- THE EXERCISE -
Locate every line in the listing that contains the word "distance" and copy each one out. Case matters.

- DATA -
════════════════════

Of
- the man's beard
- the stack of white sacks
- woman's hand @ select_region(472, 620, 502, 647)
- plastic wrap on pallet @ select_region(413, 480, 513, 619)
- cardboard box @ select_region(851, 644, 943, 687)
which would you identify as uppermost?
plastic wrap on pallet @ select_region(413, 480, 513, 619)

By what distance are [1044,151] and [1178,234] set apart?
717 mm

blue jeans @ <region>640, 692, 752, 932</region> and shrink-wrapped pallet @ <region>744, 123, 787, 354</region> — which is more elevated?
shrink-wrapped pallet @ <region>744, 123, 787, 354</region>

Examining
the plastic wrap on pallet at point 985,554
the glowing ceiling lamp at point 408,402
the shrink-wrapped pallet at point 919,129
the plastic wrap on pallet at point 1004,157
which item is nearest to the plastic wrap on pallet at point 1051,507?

════════════════════

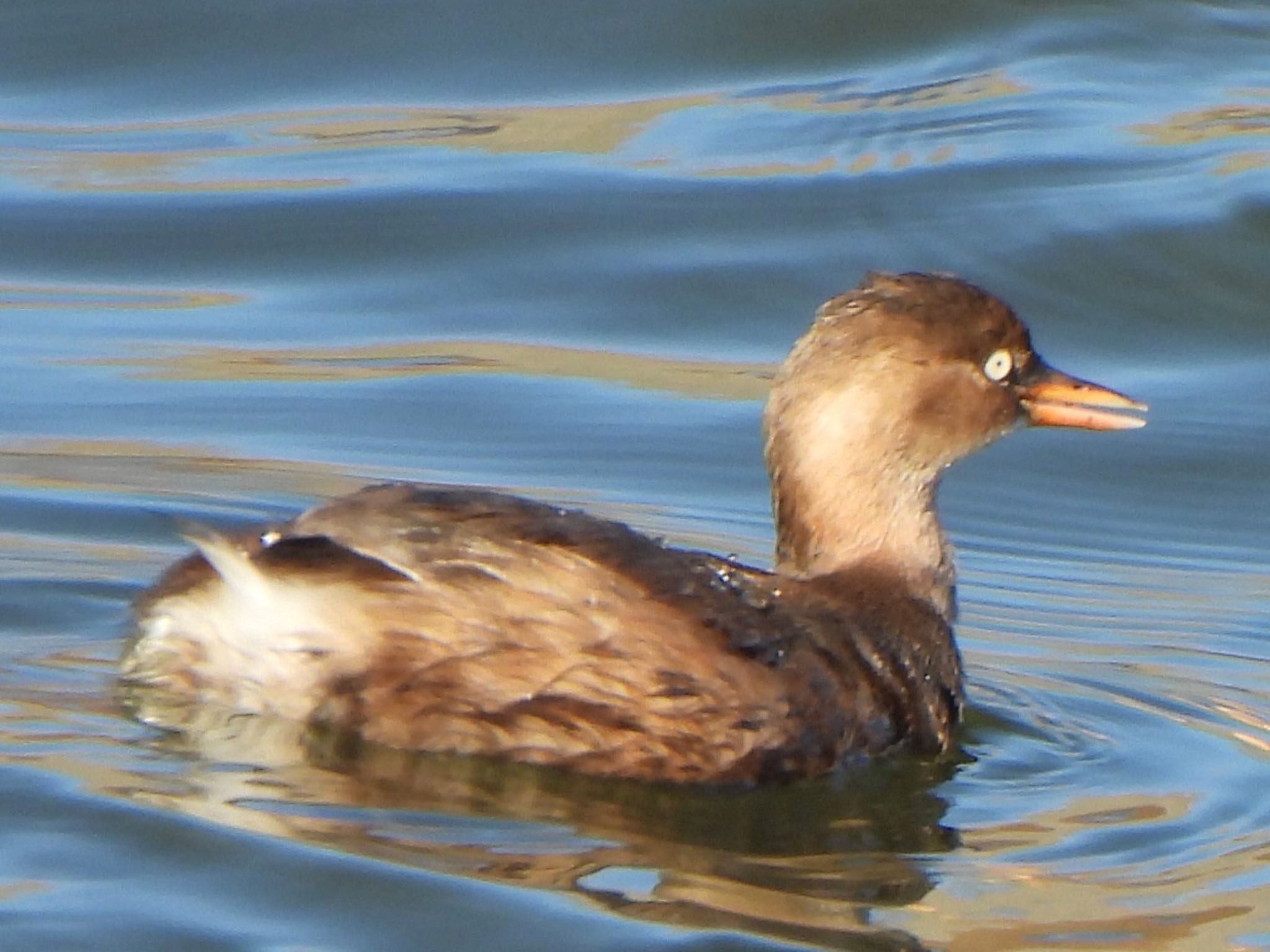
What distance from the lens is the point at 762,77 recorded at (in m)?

════════════════════

- FINAL ANSWER -
By what distance are [1044,151] and [1178,234] set apart?
What distance from the lens is the point at 762,77 recorded at (in m)?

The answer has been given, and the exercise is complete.